Enfin on y remarque quelques beaux vers, et particulièrement celui-ci sur une ville ruinée.
Cernimus exemplis oppida posse mori.
Mais il pèche par la composition, Ses tableaux sont secs et froids; sa manière petite et mesquine. Du reste, point de génie, point d'imagination, et par conséquent, point d'invention ni de coloris. Voilà ce qu'il présente, ou au moins ce que j'ai cru y voir; et ce sont probablement ces défauts qui ont fait donner à son poeme le nom dégradant d'Itinéraire, sous lequel il est connu.
Nous en avons une traduction Française par le Franc de Pompignan.
[Footnote: Mélanges de littér. de poés. et d'hist. par l'Acad. de
Montauban. p.81.]
Vers 505, Arculfe, évôque Gaulois, étoit allé en pélerinage à Jérusalem. A son retour, il voulut en publier la relation; et il chargea de cette rédaction un abbé écossais, nommé Adaman, auquel il donna des notes tant manuscrites que de vive voix. La relation composée par Adaman, intitulée: De locis sanctis, est divisée en trois livres: a été imprimée par Gretser, puis, plus complète encore, par Mabillon. [Footnote: Acta ord. S. Bened. sec. 3.1.2 p. 502.]
Arculfe, aprés avoir visité la Terre Sainte, sétoit embarqué pour Alexandrie. D'Alexandrie, il avoit passé à l'île de Cypre, et de Cypre à Constantinople, d'où il étoit revenu en France.

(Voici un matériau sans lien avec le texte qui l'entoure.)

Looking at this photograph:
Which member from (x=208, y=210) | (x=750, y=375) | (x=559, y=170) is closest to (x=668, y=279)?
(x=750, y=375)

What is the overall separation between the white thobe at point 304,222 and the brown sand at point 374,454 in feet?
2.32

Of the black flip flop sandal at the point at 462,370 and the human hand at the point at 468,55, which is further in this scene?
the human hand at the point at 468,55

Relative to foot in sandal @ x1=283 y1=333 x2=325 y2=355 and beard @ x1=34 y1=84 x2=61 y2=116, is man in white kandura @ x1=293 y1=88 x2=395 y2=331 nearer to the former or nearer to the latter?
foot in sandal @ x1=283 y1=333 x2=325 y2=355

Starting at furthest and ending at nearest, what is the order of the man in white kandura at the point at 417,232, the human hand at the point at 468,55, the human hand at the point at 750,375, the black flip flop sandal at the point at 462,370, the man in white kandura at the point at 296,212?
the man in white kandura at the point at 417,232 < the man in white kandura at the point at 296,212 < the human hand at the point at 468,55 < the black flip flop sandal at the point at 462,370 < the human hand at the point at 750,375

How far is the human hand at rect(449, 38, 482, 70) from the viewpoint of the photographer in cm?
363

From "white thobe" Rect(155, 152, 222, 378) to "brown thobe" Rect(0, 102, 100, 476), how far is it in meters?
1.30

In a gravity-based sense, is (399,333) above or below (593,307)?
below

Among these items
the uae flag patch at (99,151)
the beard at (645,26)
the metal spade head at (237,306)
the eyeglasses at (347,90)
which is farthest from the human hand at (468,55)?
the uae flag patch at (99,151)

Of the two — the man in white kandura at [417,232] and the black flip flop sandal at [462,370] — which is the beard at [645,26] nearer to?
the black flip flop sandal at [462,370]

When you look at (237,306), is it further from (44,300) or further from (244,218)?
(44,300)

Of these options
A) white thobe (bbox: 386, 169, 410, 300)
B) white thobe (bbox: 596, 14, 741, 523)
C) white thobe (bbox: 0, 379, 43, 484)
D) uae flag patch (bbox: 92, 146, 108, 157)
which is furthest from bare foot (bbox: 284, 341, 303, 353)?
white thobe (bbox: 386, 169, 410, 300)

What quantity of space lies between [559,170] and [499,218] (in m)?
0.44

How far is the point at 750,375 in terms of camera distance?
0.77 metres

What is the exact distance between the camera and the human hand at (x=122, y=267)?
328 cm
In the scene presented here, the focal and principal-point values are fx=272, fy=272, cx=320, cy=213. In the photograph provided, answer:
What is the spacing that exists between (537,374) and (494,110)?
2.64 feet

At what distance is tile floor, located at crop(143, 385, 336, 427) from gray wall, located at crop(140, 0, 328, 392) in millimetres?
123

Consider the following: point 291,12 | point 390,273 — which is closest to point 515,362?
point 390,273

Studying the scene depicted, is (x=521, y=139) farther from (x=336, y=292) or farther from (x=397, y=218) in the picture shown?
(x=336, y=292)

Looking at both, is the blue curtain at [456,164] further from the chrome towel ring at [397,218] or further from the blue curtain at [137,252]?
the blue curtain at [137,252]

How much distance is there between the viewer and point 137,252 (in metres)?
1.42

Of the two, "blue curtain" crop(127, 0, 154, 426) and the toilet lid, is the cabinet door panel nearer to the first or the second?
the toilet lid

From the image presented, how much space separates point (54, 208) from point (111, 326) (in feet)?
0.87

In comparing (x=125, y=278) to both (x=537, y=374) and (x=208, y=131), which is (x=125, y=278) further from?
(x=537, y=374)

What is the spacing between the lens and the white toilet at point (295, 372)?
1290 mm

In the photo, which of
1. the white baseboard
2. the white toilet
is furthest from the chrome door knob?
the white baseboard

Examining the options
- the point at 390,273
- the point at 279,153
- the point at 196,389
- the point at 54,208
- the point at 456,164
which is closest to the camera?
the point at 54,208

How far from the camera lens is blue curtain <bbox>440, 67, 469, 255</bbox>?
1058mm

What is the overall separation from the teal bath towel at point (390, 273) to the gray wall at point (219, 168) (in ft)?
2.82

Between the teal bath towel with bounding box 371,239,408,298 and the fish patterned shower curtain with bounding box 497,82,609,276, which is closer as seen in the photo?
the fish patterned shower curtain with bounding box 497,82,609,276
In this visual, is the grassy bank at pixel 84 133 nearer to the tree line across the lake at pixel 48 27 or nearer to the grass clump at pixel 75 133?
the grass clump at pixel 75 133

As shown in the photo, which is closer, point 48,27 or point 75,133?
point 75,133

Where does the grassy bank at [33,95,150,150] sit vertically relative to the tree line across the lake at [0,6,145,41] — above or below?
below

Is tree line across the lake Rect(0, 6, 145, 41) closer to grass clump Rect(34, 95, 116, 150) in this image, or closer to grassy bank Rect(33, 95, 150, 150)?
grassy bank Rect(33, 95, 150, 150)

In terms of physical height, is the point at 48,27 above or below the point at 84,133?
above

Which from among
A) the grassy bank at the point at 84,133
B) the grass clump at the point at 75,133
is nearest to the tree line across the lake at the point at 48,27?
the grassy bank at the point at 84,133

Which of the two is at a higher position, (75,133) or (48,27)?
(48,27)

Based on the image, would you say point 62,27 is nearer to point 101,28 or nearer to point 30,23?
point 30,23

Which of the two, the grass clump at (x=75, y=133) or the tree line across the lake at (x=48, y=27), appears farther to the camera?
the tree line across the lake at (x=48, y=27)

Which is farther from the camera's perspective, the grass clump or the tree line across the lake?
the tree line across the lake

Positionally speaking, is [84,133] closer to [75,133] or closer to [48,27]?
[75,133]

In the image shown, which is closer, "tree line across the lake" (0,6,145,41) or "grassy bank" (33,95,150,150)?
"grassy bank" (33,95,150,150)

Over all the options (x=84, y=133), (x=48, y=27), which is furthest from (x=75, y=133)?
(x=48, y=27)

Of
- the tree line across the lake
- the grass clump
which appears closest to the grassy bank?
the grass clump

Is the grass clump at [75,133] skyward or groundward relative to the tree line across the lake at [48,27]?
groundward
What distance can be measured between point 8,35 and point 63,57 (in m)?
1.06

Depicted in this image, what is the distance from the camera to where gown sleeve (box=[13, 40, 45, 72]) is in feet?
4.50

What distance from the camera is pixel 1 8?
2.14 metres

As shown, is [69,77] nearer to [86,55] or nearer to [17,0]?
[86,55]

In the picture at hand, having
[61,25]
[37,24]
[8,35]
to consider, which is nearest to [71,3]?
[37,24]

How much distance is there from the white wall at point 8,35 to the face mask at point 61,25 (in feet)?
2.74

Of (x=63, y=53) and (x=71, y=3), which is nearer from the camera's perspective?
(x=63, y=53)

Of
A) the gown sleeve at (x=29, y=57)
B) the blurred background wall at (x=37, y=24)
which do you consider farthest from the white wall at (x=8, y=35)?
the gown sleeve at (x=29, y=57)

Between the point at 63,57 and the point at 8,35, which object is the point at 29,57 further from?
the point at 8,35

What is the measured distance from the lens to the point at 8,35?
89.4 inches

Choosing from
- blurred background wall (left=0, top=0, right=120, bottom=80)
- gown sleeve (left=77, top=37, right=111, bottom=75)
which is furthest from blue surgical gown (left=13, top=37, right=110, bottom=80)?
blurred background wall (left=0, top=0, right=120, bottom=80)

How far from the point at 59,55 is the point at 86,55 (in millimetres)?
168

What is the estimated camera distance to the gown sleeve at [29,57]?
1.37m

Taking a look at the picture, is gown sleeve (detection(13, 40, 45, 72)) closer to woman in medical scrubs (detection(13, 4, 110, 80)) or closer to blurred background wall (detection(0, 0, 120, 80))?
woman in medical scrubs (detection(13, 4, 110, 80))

Un pareil voyage promet assurément beaucoup; et certes l'homme qui avoit à décrire la Palestine, l'Egypte et la capitale de l'Empire d'Orient pouvoit donner une relation intéressante. Mais pour l'exécution d'un projet aussi vaste il falloit une philosophie et des connoissance que son siècle étoit bien loin d'avoir. C'est un pélerinage, et non un voyage, que publie le prélat. Il ne nous fait connoitre ni les lois, ni les moeurs, ni les usages des peuples, ni ce qui concerne les lieux et la contrée qu'il parcourt, mais les reliques et les objets de dévotion qu'on y révéroit.
Ainsi dans son premier livre, qui traite de Jérusalem, il vous parlera de la colonne où Jésus fut flagellé, de la lance qui lui perça le coté, de son suaire, d'une pierre sur laquelle il pria et qui porte l'empreinte de ses genoux, d'une autre pierre sur laquelle il étoit quand il monta au ciel, et qui porte l'empreinte de ses pieds, d'un linge tissu par la Vierge et qui le représente: du figuier où se pendit Judas; enfin de la pierre sur laquelle expira saint Etienne, etc etc.
Dans son second livre, où il parcourt les divers lieux de la Palestine que visitoient les pélerins, il suit les mêmes erremens. A Jéricho, il cite la maison de la courtisane Raab; dans la vallée de Mambré, les tombeaux d'Adam, d'Abraham, d'Isaac, de Jacob, de Sara, de Rébecca, de Lia; à Nazareth, l'endroit où l'ange vint annoncer à Marie qu'elle seroit mère en restant vierge; à Bethléem, la pierre sur laquelle Jésus fut lavé à sa naissance; les tombeaux de Rachel, de David, de saint Jérôme, de trois des bergers qui vinrent à l'adoration, etc.
Le troisième livre enfin est consacré en grand partie à Constantinople; mais il n'y parle que de la vraie croix, de saint George, d'une image de la Vierge, qui, jettée par un Juif dans les plus dégoûtantes ordures, avoit été ramassée par un chretien et distilloit une huile miraculeuse.
Pendant bien des siècles, les relations d'outre mer ne continrent que les pieuses et grossières fables qu'imaginoient journellement les Orientaux pour accréditer certains lieux qu'ils tentoient. d'ériger en pélerinages, et pour soutirer ainsi à leur profit l'argent des pélerins. Ceux-ci adoptoient aveuglément tous les contes qu'on leur débitoit; et ils accomplissoient scrupuleusement toutes les stations qui leur étoient indiquées. A leur retour en Europe, c'étoitlà tout ce qu'ils avoient à raconter; mais cétoitlà aussi tout ce qu'on leur demandoit.